◆ Excerpt provided:
------------

It’s time to stop skipping leg day. Why? Because your legs are your body’s engine. They run, jump, and move you through the world. Strong legs will improve your performance in every athletic endeavor (except maybe handstand racing) and will help you maintain your mobility far into the future. So, how do you give your legs the love and respect they deserve at the gym? While newer exercisers may be more comfortable using resistance machines, eventually you should incorporate lower body free-weight workouts into your fitness routine.
Performing free-weight leg exercises using equipment such as dumbbells, kettlebells, medicine balls, weight plates, and barbells can improve your functional fitness, burn more calories, and increase your strength.
Not sure how to begin a free-weight leg workout? Not to worry. Here’s a list of the 10 best leg exercises with free weights that includes options for every fitness level.
How to Start a Free-Weight Exercise Routine
Before we get to the list of best free-weight exercises, it’s important to understand how to ease yourself into a free-weight routine.
Your number one focus when you start using free weights should always, always, ALWAYS be on performing your reps with good form. Using poor or sloppy form will not only slow your progress, but can also lead to injury. Begin each set with light weights and make sure you feel comfortable with your form. If you aren’t sure you’re doing a rep correctly, ask a staff member or trainer at the gym to watch you. Only when you feel comfortable with the movement should you gradually increase your weights.

------------

(Collected data)
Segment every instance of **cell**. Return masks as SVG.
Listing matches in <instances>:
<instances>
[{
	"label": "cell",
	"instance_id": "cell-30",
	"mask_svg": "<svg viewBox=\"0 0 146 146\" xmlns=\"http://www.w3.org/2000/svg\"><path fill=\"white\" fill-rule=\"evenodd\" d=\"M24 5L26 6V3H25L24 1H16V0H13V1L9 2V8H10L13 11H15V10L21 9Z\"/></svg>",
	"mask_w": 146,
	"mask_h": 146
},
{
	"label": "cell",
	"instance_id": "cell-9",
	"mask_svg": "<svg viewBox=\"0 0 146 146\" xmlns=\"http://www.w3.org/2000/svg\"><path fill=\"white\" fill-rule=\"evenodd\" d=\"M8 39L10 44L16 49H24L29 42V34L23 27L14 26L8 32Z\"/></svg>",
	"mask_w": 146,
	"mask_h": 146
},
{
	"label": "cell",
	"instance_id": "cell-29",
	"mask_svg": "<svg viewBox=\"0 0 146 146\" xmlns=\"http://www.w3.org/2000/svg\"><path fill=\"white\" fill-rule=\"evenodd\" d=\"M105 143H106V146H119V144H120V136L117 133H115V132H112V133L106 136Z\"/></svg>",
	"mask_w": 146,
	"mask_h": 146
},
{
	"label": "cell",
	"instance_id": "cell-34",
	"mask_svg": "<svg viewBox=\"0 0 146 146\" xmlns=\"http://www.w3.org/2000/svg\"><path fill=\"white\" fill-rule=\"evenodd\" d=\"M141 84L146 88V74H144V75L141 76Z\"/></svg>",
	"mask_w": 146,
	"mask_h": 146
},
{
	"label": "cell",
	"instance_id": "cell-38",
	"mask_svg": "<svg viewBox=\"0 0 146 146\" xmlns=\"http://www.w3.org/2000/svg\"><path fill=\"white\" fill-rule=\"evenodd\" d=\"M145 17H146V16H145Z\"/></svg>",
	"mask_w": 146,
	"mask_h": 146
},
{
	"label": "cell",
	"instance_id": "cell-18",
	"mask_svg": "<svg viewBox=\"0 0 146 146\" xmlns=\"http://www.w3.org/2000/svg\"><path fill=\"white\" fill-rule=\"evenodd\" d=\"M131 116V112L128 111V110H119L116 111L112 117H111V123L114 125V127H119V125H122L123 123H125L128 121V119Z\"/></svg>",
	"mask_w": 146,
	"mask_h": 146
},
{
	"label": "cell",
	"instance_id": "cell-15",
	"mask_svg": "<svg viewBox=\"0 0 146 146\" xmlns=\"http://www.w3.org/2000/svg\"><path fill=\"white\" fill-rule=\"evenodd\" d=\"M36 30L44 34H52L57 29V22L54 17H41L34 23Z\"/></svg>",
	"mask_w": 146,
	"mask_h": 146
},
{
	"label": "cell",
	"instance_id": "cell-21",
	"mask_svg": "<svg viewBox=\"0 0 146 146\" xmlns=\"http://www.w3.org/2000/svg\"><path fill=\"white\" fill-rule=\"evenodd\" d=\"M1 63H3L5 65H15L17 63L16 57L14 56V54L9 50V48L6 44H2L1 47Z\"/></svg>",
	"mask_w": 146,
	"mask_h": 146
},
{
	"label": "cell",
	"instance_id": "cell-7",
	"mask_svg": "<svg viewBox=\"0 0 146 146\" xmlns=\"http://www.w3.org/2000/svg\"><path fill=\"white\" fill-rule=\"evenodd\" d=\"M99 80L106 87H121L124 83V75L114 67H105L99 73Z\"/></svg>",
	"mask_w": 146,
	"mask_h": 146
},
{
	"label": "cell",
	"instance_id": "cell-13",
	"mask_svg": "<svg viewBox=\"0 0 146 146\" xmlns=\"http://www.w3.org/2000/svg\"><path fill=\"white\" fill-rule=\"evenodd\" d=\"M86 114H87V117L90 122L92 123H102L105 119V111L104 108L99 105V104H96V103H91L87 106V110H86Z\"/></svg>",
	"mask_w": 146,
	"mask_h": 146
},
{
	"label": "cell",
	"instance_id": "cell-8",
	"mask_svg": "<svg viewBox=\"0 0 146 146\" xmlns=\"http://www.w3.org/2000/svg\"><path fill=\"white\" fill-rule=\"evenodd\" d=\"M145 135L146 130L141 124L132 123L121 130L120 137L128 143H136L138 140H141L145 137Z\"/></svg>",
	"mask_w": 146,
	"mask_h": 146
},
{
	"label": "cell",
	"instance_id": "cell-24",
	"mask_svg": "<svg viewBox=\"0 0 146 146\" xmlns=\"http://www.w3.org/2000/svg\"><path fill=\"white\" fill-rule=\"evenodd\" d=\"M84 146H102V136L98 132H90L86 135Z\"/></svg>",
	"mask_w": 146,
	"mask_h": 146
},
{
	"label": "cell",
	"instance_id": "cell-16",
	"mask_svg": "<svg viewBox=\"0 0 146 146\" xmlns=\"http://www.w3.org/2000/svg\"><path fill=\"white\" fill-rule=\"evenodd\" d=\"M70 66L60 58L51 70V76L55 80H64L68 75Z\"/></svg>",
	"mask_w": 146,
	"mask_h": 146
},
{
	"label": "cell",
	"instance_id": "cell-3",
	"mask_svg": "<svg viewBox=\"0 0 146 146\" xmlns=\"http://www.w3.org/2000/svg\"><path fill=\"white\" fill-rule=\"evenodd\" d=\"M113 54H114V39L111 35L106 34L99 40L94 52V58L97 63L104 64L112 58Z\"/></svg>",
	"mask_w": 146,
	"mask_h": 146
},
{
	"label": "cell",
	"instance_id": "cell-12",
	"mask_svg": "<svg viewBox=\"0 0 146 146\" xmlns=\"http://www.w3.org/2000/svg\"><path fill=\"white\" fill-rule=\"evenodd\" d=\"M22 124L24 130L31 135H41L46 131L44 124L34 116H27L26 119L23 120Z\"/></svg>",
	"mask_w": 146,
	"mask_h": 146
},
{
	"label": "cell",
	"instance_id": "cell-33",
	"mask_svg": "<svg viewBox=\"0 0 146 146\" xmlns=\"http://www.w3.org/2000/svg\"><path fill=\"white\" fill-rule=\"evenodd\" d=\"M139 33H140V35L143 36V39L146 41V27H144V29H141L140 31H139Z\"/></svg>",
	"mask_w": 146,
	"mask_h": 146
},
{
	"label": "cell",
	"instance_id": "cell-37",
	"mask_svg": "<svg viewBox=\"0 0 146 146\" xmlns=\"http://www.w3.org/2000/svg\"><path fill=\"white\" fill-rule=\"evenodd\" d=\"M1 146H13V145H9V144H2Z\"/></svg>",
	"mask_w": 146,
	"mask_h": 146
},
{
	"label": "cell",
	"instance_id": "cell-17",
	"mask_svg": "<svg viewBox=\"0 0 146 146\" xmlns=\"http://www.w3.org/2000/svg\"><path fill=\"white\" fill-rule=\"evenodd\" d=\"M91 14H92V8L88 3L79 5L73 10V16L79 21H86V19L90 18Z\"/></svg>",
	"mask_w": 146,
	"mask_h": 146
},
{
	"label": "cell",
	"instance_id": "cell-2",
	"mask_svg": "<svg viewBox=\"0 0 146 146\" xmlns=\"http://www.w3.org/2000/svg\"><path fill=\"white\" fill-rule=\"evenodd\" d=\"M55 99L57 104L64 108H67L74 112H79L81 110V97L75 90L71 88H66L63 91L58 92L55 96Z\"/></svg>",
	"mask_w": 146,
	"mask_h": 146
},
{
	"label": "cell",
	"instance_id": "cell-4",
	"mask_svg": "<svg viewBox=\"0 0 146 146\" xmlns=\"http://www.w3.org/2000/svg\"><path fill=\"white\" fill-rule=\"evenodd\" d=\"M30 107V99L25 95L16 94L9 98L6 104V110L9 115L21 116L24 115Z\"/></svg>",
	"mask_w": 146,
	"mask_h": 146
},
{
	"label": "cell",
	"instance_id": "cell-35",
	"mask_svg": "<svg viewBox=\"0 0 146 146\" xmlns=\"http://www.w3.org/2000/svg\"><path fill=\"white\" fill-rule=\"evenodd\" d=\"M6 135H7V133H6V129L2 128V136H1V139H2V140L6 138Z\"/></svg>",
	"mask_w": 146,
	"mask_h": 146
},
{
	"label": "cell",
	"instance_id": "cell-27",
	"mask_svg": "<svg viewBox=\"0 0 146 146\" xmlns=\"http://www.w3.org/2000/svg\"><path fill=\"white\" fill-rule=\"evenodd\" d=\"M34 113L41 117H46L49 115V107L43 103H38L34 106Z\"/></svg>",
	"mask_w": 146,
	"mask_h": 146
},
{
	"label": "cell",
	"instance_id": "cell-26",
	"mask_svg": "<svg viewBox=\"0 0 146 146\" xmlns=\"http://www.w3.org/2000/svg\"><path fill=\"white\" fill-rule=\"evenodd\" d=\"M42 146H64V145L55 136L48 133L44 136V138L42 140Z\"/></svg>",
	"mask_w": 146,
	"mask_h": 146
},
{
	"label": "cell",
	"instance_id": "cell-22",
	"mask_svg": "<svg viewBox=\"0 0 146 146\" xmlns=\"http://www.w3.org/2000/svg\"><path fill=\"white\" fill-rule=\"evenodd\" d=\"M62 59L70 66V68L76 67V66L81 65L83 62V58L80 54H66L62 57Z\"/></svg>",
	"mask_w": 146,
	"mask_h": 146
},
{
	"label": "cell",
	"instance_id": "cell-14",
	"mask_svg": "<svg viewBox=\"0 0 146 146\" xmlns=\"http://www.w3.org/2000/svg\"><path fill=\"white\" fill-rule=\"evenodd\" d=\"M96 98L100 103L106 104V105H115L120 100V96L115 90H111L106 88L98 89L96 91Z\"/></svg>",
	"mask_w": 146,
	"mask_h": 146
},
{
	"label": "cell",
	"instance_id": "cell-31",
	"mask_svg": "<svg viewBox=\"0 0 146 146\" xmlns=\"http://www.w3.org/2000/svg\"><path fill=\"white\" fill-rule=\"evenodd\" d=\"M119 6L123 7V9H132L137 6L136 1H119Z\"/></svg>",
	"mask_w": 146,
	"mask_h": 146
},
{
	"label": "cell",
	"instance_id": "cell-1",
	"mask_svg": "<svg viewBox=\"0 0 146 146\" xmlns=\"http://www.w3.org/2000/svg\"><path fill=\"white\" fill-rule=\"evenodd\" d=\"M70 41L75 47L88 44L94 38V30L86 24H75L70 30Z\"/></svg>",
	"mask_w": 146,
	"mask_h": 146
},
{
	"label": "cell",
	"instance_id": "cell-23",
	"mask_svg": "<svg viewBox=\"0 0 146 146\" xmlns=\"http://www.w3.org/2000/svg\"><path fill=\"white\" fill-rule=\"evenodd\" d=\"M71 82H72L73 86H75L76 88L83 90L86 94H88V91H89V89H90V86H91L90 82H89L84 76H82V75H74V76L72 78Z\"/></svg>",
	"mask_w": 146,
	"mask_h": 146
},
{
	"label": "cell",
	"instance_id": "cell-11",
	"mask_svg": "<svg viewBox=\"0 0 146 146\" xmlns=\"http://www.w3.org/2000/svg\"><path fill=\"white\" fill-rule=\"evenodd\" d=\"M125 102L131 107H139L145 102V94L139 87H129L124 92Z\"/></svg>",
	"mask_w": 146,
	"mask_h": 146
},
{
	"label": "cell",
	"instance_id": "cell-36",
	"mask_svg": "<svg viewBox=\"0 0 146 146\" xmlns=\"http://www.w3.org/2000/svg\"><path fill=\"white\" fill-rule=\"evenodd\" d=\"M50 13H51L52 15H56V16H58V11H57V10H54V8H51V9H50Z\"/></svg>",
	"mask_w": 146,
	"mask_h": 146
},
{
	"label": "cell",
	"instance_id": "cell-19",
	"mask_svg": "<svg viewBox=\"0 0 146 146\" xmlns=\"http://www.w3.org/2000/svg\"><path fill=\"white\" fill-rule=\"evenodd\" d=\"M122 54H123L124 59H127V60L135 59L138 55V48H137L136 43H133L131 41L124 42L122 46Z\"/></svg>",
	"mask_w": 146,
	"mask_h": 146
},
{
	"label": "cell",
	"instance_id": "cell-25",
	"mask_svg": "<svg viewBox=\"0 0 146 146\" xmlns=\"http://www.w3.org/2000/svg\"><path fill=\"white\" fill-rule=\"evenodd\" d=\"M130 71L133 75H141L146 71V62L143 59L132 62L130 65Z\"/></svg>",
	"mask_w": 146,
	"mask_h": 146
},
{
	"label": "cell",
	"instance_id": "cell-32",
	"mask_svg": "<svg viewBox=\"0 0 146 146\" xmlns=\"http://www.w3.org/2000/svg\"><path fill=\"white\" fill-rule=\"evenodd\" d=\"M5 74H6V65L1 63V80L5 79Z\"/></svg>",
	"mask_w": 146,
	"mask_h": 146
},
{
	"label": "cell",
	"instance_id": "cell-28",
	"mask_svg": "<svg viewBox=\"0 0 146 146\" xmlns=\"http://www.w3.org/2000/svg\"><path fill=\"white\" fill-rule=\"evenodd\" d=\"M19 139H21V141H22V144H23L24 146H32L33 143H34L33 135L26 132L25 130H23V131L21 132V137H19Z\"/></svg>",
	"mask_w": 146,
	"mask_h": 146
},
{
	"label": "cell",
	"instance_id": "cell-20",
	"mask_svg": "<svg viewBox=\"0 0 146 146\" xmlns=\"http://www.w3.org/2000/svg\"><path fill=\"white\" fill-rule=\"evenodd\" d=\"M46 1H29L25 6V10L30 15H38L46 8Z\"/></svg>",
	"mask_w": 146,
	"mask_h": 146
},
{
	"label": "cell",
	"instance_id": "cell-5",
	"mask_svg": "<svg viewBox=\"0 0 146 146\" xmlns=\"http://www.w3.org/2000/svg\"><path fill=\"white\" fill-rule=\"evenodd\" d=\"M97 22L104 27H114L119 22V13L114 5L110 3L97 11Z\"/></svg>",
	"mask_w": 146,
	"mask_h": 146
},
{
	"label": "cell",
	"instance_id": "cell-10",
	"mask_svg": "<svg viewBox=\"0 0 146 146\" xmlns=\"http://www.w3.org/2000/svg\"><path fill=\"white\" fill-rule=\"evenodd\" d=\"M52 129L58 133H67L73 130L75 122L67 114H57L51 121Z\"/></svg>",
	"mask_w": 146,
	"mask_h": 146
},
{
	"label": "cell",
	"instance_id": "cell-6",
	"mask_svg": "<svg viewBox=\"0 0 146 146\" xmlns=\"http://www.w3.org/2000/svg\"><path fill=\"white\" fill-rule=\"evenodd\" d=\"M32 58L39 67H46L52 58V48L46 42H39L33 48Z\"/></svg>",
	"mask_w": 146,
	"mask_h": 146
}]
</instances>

------------

◆ Work instructions: Which pieces of free-weight equipment does the leg workout article name?

◆ Answer to the exercise: Dumbbells, kettlebells, medicine balls, weight plates, and barbells.